## Lista de tareas
1. Según el texto sobre Francis Bacon, ¿hasta qué fecha estará la exhibición en Nueva York?
2. Reproduce literalmente el fragmento del texto sobre Francis Bacon que empieza en "Decenas de lienzos" y termina en "y grotescos trazos.".

++++ Texto mostrado ++++

Cien años del natalicio del irreverente pintor irlandésEl estridente mundo de Francis BaconPor Álvaro Corzo / Nueva YorkEl Espectador, 30 de mayo de 2009
Llegó al Museo Metropolitano de Nueva York la retrospectiva
de uno de los artistas más provocadores del siglo XX.
Foto: Álvaro Corzo
La exhibición de 130 de las obras de Bacon estará hasta el 16 de agosto en Nueva York.
Decenas de lienzos regados por el piso, paredes convertidas en enormes paletas de color, botellas de champaña desportilladas por cada rincón del oscuro recinto, todo un panteón de pinceles estériles y pinturas disecadas por el paso del tiempo. Así era el estudio del maestro. Con miles de fotos, recortes de revistas y todo tipo de ornamentaciones gráficas estaba tapizado el piso de madera de su pequeña guarida. Allí la mirada atenta de un enorme espejo le servía como única e irreemplazable compañía, junto a la silla, donde su amante de turno, tomaría simbólicamente el asiento para ser deformado por sus exuberantes y grotescos trazos.

++++ Datos proporcionados ++++

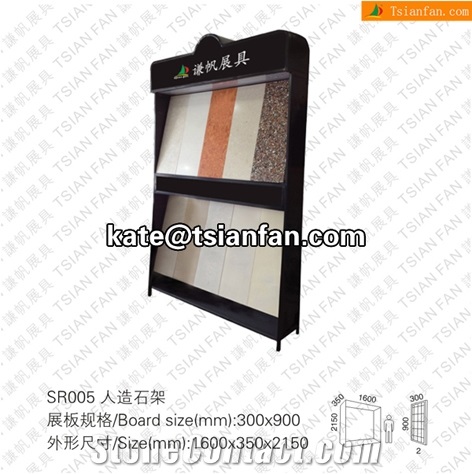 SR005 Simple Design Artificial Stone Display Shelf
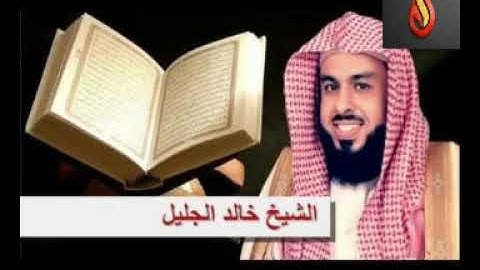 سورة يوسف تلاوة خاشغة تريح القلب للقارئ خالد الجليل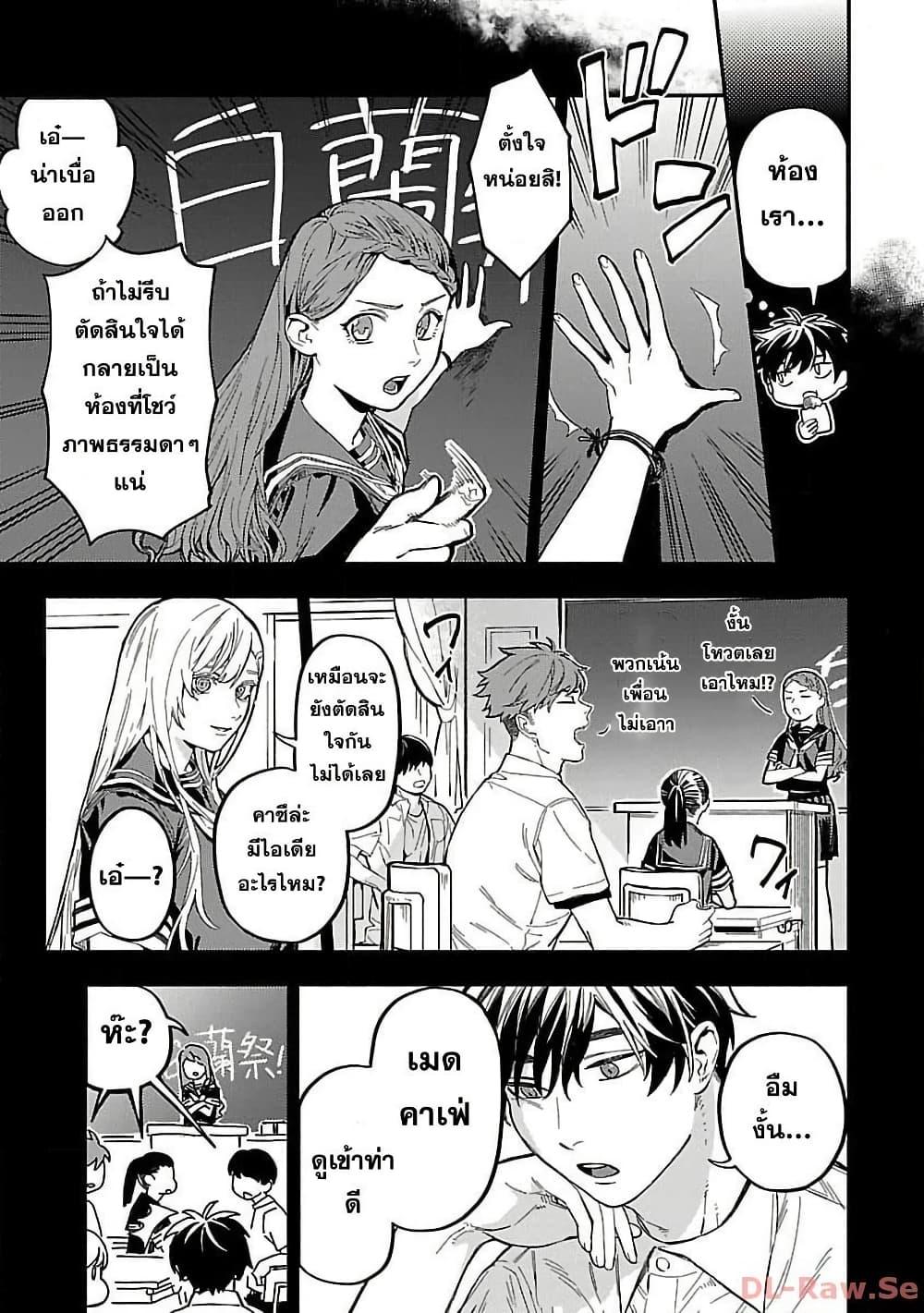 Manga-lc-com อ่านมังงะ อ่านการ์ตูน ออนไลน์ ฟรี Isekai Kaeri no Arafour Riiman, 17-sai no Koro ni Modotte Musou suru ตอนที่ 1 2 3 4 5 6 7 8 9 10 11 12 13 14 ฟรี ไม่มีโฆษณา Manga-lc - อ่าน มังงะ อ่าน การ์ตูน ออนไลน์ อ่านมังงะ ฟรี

++++

## Respuestas esperadas
1. Hasta el 16 de agosto.

2.
Decenas de lienzos regados por el piso, paredes convertidas en enormes paletas de color, botellas de champaña desportilladas por cada rincón del oscuro recinto, todo un panteón de pinceles estériles y pinturas disecadas por el paso del tiempo. Así era el estudio del maestro. Con miles de fotos, recortes de revistas y todo tipo de ornamentaciones gráficas estaba tapizado el piso de madera de su pequeña guarida. Allí la mirada atenta de un enorme espejo le servía como única e irreemplazable compañía, junto a la silla, donde su amante de turno, tomaría simbólicamente el asiento para ser deformado por sus exuberantes y grotescos trazos.